Toth and Zayed (2020) have thoroughly summarized the explosive growth of honey bee genetics and genomics studies since 2006. Early on, short DNA and RNA sequences obtained via Sanger sequencing (~100-1500 bp) regularly enriched the A. mellifera GenBank database. Now, progressively high-throughput and next-generation sequencing (NGS) technologies produce millions of sequences per individual and must be compiled into “digestible” Sequence Read Archive (SRA) format. This massive volume of genetic data can be overwhelming and is likely underutilized. For example, our search in the SRA Run Selector of NCBI (accessed on 23 January 2023), yielded 15,458 hits strictly associated with (Apis[Organism]) AND "Apis mellifera"[orgn:_txid7460] (Figure 1A). This creates opportunities for processing and comparing large data sets of A. mellifera but requires a standardized baseline for future comparative questions and analyses.

The actual SRA size generated from A. mellifera genomes and metagenomes is surely underestimated here, due to inconsistencies in the metadata reports. Evans et al. (2013) anticipated the comparison hardships and discordances that could arise from such a global burst of data and responded with the first set of standard methods and molecular toolkits for A. mellifera. The timely publication of the resulting BEEBOOK chapter preceded the release of 99.2% (n = 8,185) and 94.1% (n= 4,715) of the total genomic and transcriptomic SRA available at the time of our survey, respectively. This emphasizes the need of standardizing not only the upstream data generation processes (e.g., sampling, wet lab processing and sequencing) but also downstream processes (such as sharing and facilitating open access distribution online).

Figure 1

Figure 1. The cumulated short read archive on NCBI for A) “Apis mellifera” or B) “Apisstricto sensu reflects the burst in genetic and genomic resources since the release of the western honey bee genome in 2006.

If A. mellifera remains the winning and most curated species within Apis genus, its sister species A. cerana displays an early similar growth trajectory (Figure 1B). Since 2011, multiple and improved versions of five Apis species genomes have been sequenced (Figure 2), offering new opportunities for the comparison of their biology and genomes. The development of new BEEBOOK chapters dedicated to A. cerana and the further recognition of its unique evolutive history and biological traits are likely to drive a burst in data generation, analysis, and sharing.

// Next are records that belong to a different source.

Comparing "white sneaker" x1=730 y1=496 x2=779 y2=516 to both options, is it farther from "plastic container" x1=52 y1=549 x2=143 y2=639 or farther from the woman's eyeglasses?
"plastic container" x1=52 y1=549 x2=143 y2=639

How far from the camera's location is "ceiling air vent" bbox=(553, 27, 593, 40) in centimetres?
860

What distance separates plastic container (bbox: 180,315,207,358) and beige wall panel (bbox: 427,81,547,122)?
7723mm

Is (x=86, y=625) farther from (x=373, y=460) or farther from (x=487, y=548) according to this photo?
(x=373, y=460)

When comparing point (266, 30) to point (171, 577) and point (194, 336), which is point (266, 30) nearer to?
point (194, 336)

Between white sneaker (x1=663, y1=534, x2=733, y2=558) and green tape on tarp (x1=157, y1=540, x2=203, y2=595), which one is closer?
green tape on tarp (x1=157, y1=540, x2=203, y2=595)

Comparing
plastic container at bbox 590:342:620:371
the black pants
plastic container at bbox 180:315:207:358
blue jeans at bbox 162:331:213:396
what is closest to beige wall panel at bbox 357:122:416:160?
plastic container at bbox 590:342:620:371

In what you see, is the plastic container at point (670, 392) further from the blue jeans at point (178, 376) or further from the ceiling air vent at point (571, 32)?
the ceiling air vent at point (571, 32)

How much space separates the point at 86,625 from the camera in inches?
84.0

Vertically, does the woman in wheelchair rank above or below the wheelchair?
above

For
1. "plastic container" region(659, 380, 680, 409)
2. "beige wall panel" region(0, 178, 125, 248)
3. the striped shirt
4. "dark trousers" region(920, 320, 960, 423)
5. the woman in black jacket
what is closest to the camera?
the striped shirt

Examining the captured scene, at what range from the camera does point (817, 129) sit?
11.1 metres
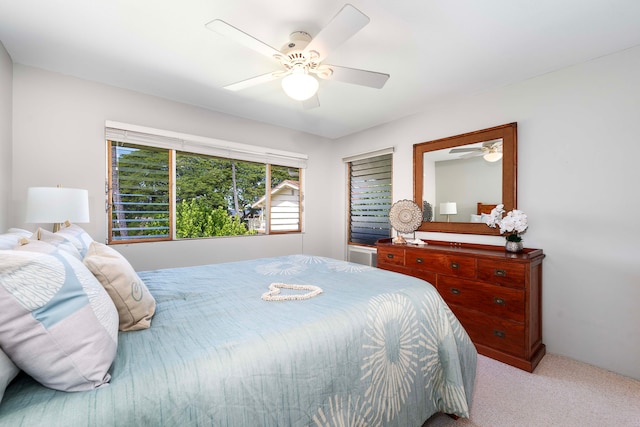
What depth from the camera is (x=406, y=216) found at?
10.6 ft

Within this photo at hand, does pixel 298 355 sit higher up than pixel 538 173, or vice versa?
pixel 538 173

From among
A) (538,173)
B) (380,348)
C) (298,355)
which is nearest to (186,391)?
(298,355)

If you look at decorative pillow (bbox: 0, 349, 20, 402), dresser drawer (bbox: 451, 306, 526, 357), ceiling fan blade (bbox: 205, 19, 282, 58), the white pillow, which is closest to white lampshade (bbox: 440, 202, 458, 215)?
the white pillow

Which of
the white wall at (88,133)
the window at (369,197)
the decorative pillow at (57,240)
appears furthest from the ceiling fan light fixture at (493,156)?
the decorative pillow at (57,240)

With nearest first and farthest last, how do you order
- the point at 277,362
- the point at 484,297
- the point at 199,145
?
the point at 277,362, the point at 484,297, the point at 199,145

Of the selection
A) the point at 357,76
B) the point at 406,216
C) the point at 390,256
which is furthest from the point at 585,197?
the point at 357,76

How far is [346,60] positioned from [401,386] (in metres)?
2.29

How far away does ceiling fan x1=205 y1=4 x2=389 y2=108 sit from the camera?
4.94 feet

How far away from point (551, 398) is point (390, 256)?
65.2 inches

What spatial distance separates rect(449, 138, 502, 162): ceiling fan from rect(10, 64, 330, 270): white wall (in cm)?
272

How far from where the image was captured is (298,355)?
3.24 ft

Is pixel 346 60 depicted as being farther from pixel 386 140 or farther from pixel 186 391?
pixel 186 391

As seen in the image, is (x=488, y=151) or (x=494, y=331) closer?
(x=494, y=331)

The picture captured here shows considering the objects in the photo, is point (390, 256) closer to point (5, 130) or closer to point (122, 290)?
point (122, 290)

Fortunately, many of the molecular standard methods are applicable beyond A. mellifera and, in some cases, transferrable to other arthropods (Childers et al., 2021; Lawniczak et al., 2022).

Figure 2

Figure 2. Five reference genomes of Apis honey bee species have been assembled and improved since the first genome release. The current timeline of the assemblies publicly released (e.g., ACSNU-2.0 [GFC_001442555.1]), as well as the representative genome (RefSeq) for each species and subspecies, was built using the latest NCBI update.

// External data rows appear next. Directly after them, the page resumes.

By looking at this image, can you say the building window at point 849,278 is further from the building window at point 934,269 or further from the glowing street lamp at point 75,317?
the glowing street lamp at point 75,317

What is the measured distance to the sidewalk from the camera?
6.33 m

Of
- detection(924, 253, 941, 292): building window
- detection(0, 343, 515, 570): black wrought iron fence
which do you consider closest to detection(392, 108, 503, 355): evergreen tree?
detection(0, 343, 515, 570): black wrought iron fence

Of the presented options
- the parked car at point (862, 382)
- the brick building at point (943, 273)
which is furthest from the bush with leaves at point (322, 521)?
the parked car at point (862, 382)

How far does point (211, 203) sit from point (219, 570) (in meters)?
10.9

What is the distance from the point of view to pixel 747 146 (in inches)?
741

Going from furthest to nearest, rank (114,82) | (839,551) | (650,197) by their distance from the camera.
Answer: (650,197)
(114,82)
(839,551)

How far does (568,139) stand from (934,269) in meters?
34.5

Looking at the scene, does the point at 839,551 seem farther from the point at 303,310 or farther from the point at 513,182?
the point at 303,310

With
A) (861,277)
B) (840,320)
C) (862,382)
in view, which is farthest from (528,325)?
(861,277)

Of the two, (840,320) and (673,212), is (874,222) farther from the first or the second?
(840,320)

In parallel, the emergence of new omics techniques and steady progress in wet lab and bioinformatics techniques urged a revision and expansion of the Evans et al. (2013) chapter. The data generated by epigenomics, proteomics, and metabolomics are also expanding resources, and it becomes crucial to understand how to analyze, use and share them efficiently. Ultimately, Apis research will move toward multi-omics integration, and it will become crucial to efficiently utilize unique or rare samples for multiple layers of data generation and analysis. We encourage niche-specialized Apis researchers to familiarize themselves with the outputs and capabilities of each omic method to fully leverage the wealth of accessible data. Leveraging our experience with the transient nature of omics technologies and bioinformatics pipelines, we have enhanced this BEEBOOK chapter into an interactive wiki-style format (Deligkaris, 2022). We compiled the most up-to-date methods while also describing the applications and limitations. Finally, we offer recommendations for the standardization of data sharing in view of the omics future in Apis. Our hope is that this chapter will become a lasting resource as the technologies continue to advance.